Starting with the line below that holds "Couple of mallard" and stopping after the line that holds "Sanna Ehdin: Bygg", transcribe the lines exactly, leaving out all pictures.

─── Study material ───

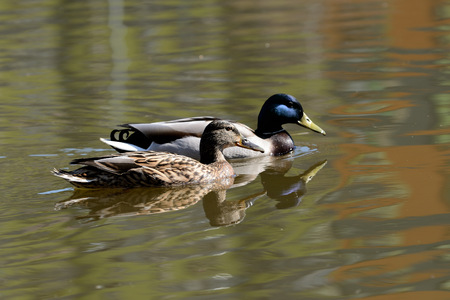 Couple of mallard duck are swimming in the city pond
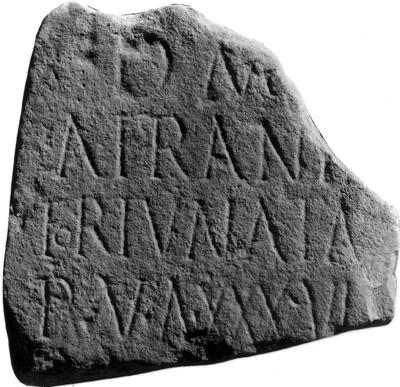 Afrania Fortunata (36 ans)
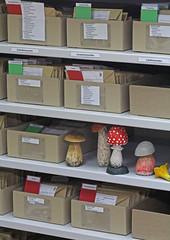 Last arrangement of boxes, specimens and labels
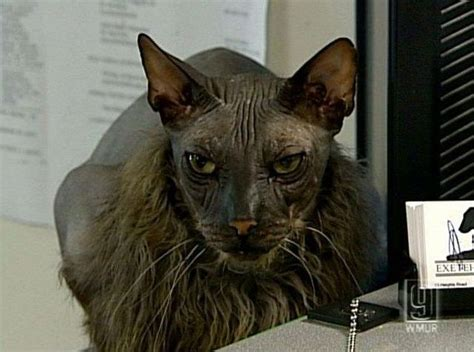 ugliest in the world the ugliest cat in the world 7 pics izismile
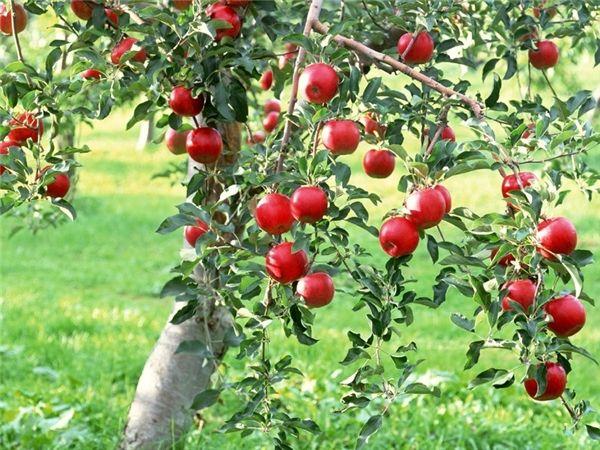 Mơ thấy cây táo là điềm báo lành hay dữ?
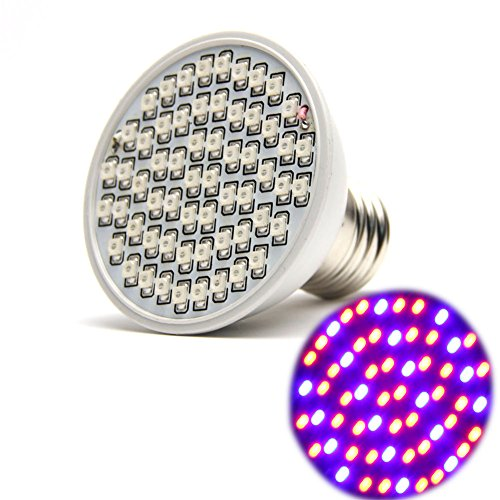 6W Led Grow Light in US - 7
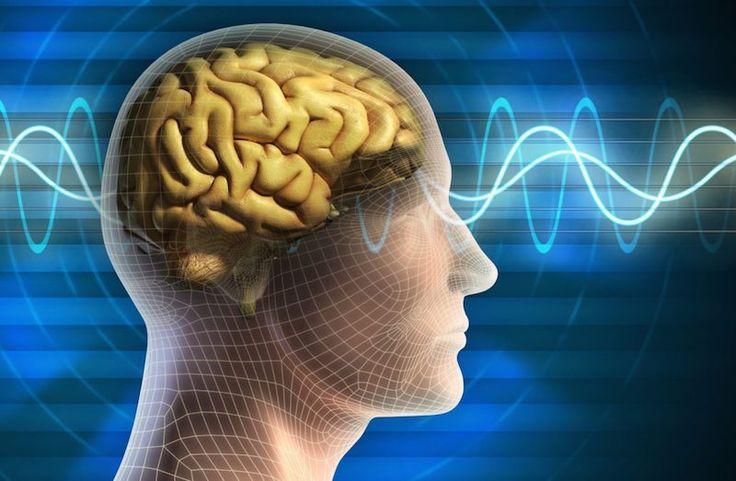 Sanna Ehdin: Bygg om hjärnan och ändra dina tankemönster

───
─── Study material ───

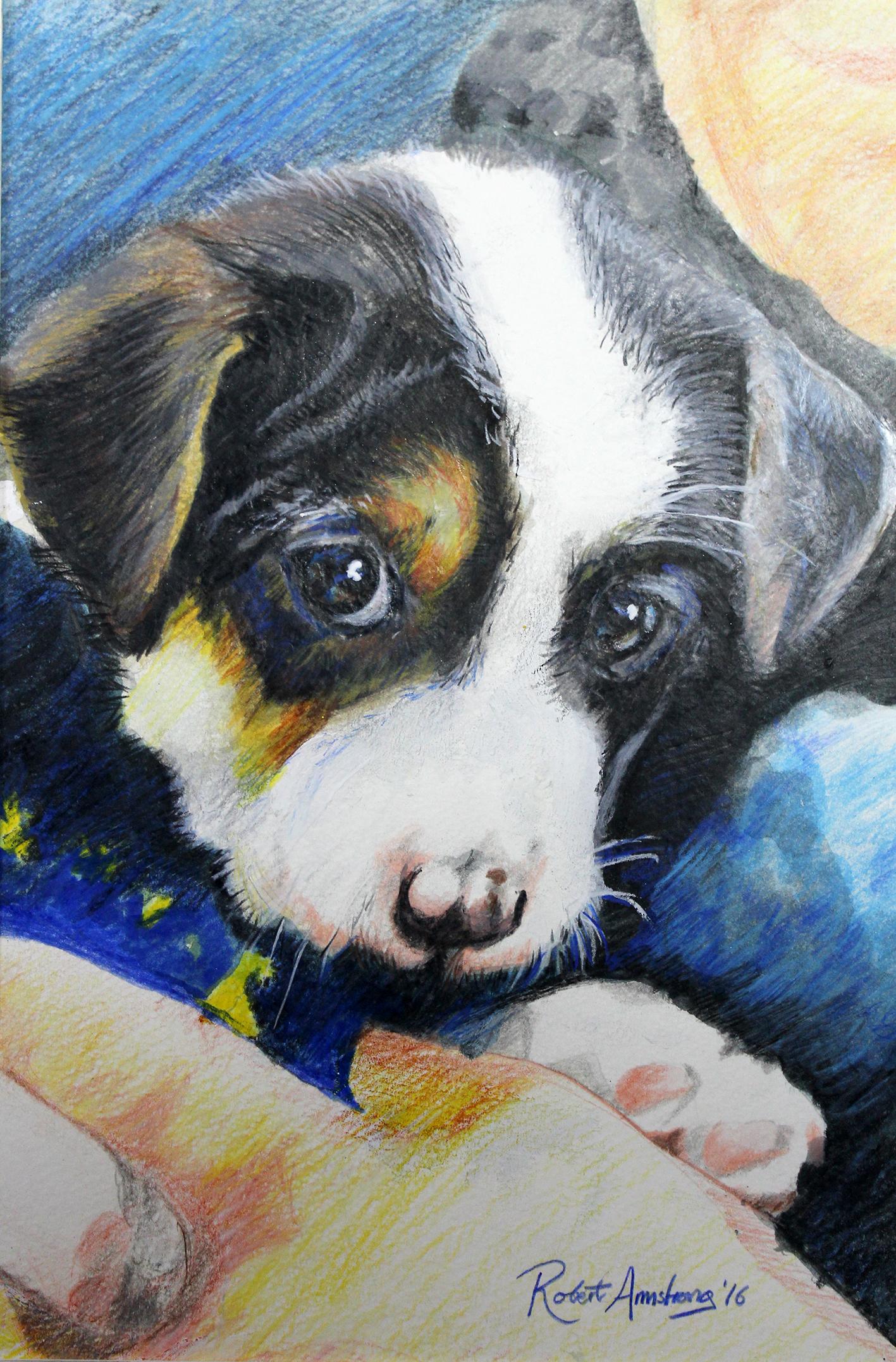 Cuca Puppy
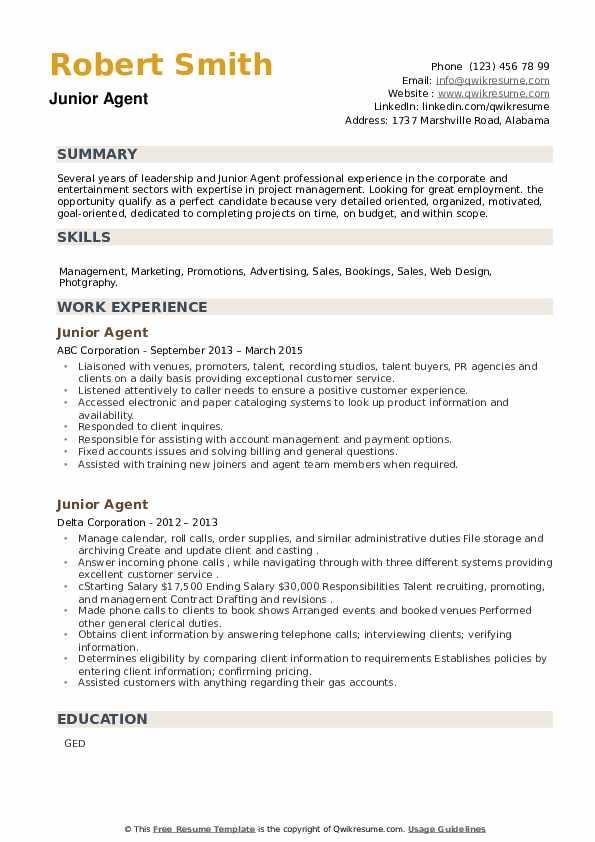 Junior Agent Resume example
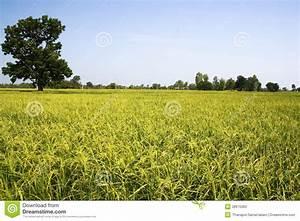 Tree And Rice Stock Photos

───

Reply to the exercise:
 Couple of mallard duck are swimming in the city pond
 Afrania Fortunata (36 ans)
 Last arrangement of boxes, specimens and labels
 ugliest in the world the ugliest cat in the world 7 pics izismile
 Mơ thấy cây táo là điềm báo lành hay dữ?
 6W Led Grow Light in US - 7
 Sanna Ehdin: Bygg om hjärnan och ändra dina tankemönster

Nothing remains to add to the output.